- [Passage shown]
Creating a way for startups to access some federal financial aid programs would certainly make those programs more attractive to low-income students. And Rubio makes clear that his plan is meant for people who want some kind of postsecondary credential, not necessarily a four-year degree. He's pledged to push the federal government to set an example by hiring workers with alternative college credentials — Udacity "nanodegrees," for example — to prove the value those alternatives could have in the workplace.
But the idea that accreditation reform will lead to improvements for most college students hinges on the idea that accreditation is a barrier to innovation, and that innovation alone is enough to push more traditional colleges to change.
That's a much more tenuous case. Cheaper alternatives to a college degree would be most likely to affect for-profit colleges, whose degrees are far more expensive than some of the startup alternatives, and community colleges, which target a similar market of people who mostly want a credential to get a better job.
Some programs that would benefit the most from Rubio's ideas aren't sure this is what they want. Buying into the federal financial aid system means being subject to far more government regulation than playing outside of it does.
General Assembly, a startup that offers classes meant to prepare students for tech jobs, doesn't have traditional accreditation and so can only offer its students loans from banks and finance companies, not the federal government.
But that doesn't mean it wants to be a part of the federal system. In May, the CEO of General Assembly told Inside Higher Ed that federal financial aid was at the root of the problems with higher education, and that General Assembly would prefer not to take it.
Nor has accreditation been as hostile to innovation as its critics allege. New systems of awarding credit, including an acclaimed competency-based program at Southern New Hampshire University that Rubio cites, have done so with the approval of their accrediting agency. StraighterLine students can't use financial aid to pay for their $49 courses, but they can transfer them to many more traditional universities. The Minerva Project, a startup for-profit university that was among the loudest critics of traditional accreditation, ended up getting accredited by partnering with an existing college.
And while the boom in for-profit colleges in the 1990s and early 2000s has had many negative consequences, it did introduce more competition, all under accreditors' supposedly watchful eye.

[Brief descriptive text snippets]

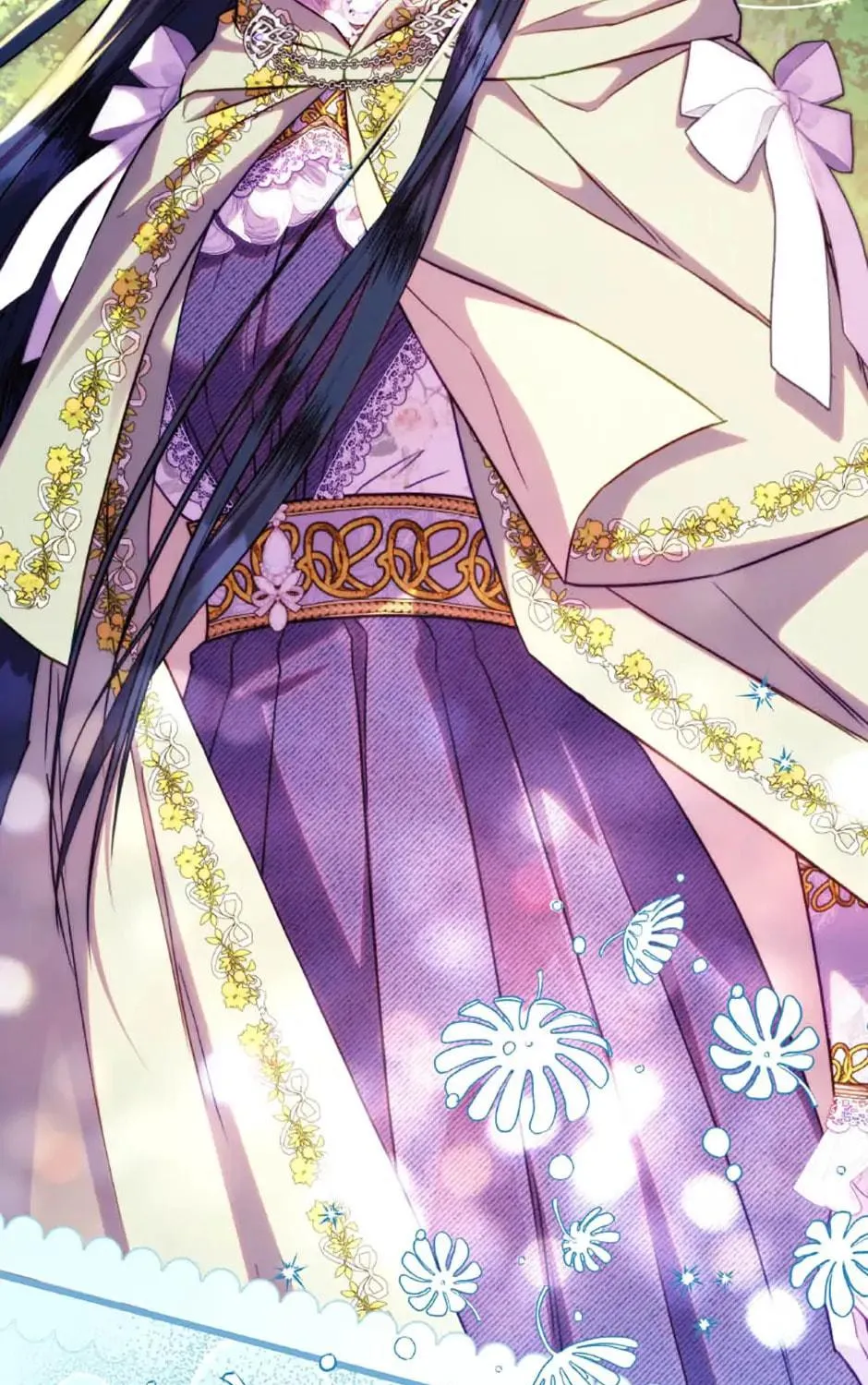 Read Another Typical Fantasy Romance chapter 136 image 40 on Lezhin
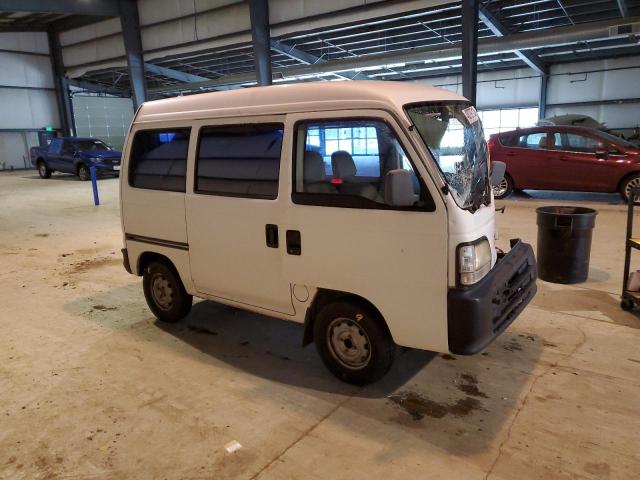 HH32324456 - 1996 HONDA MINIVAN WHITE photo 4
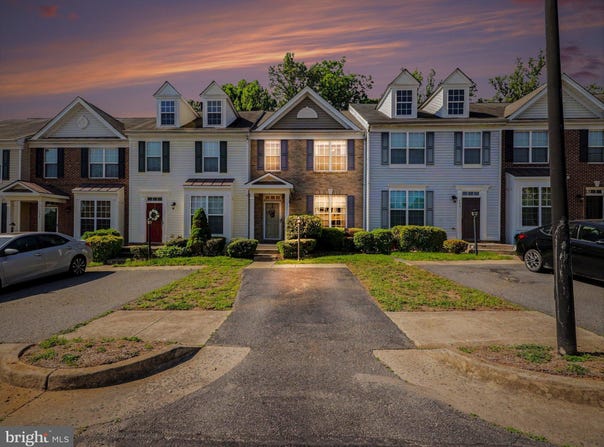 120 MACON Drive, STAFFORD, VA 22554
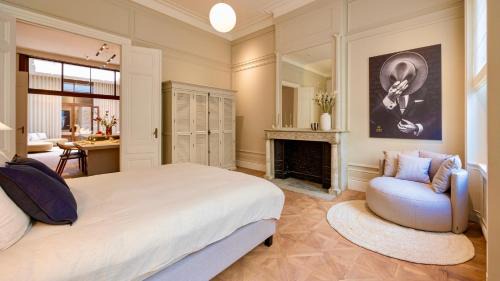 Antwerp Apartamento | De Gulden Poorte, a LXRYHOME Hotel Collection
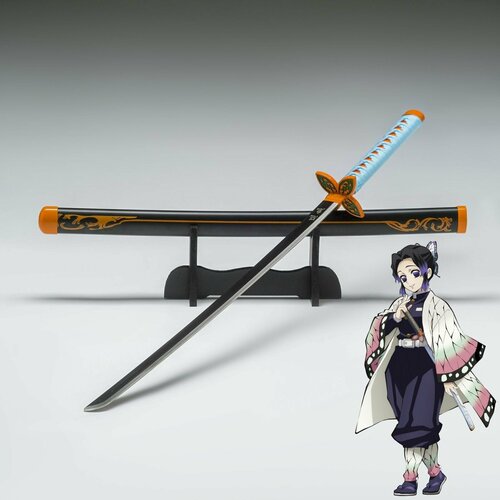     ,   -   Shinobou Kocho katana, 77 .   3388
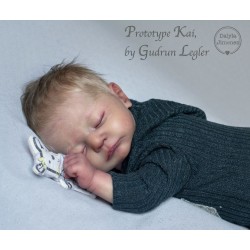 Kai por Gudrun Legler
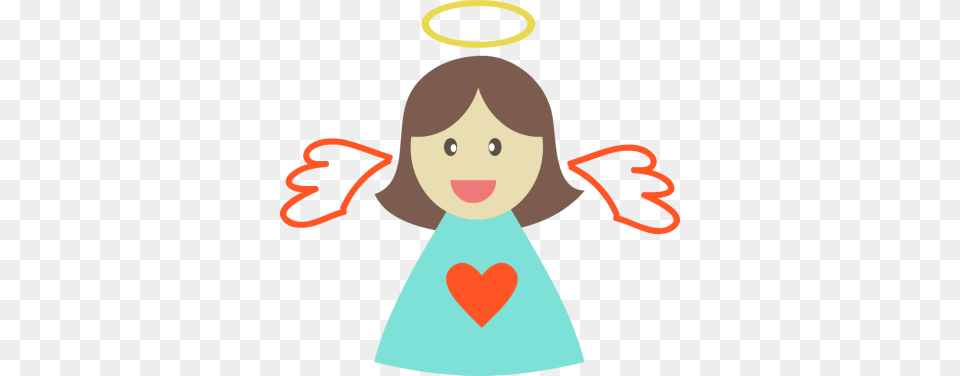 Open Heart Clip Art, Baby, Person, Face, Head Free Png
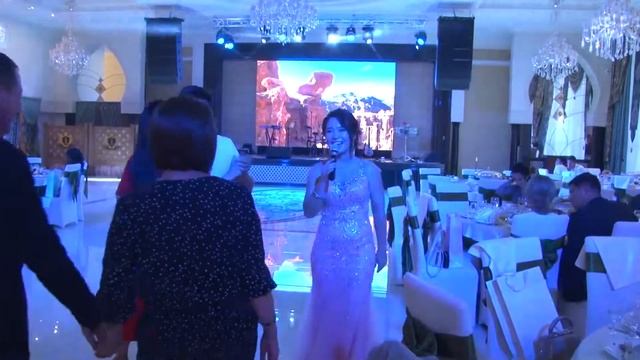 Мейрамгуль Карипжанова смотреть онлайн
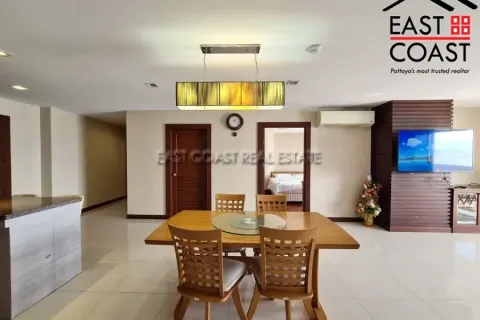Condominio de 3 dormitorios en Pattaya, Tailandia № 212881 - foto 9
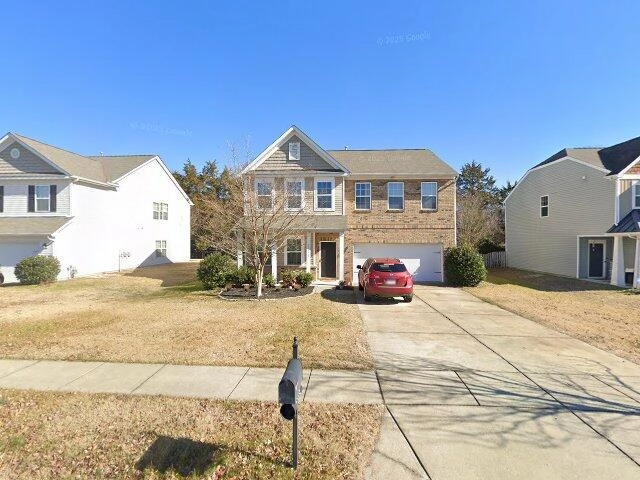House image located at Charlotte, NC 28278
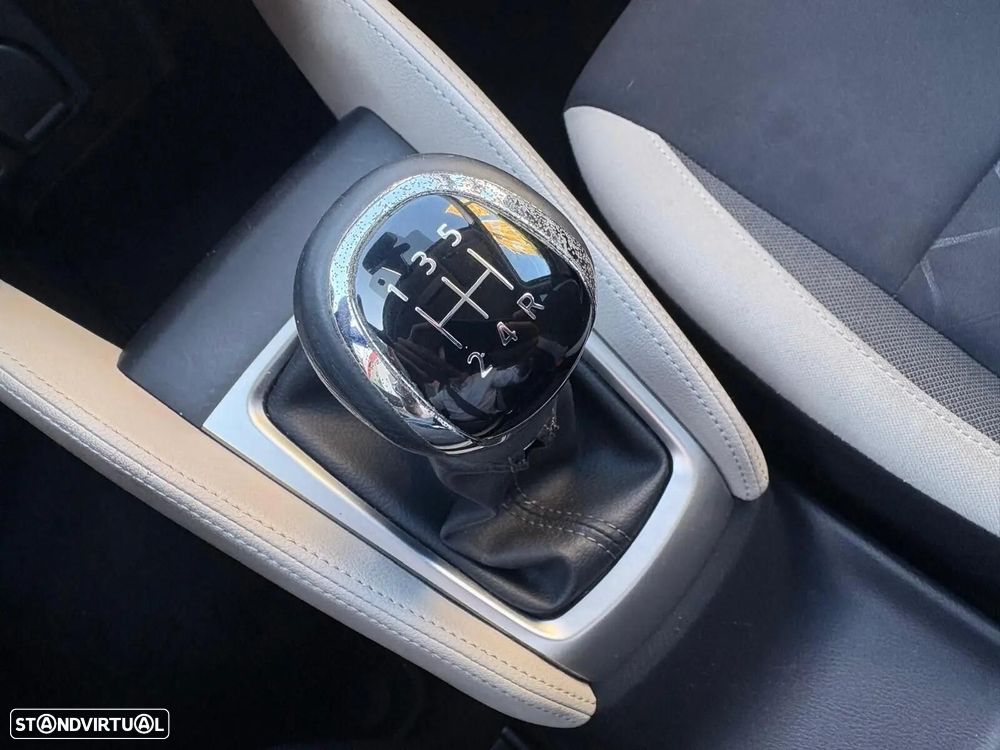 Nissan Micra 0.9 IG-T Acenta S/S - 46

- [Problem]
Reproduce the stretch of the passage on accreditation reform from "And while the" through "supposedly watchful eye.", swapping "competition" for "rivalry". The data isn't needed for anything here.

- [Solution to this exercise]
And while the boom in for-profit colleges in the 1990s and early 2000s has had many negative consequences, it did introduce more rivalry, all under accreditors' supposedly watchful eye.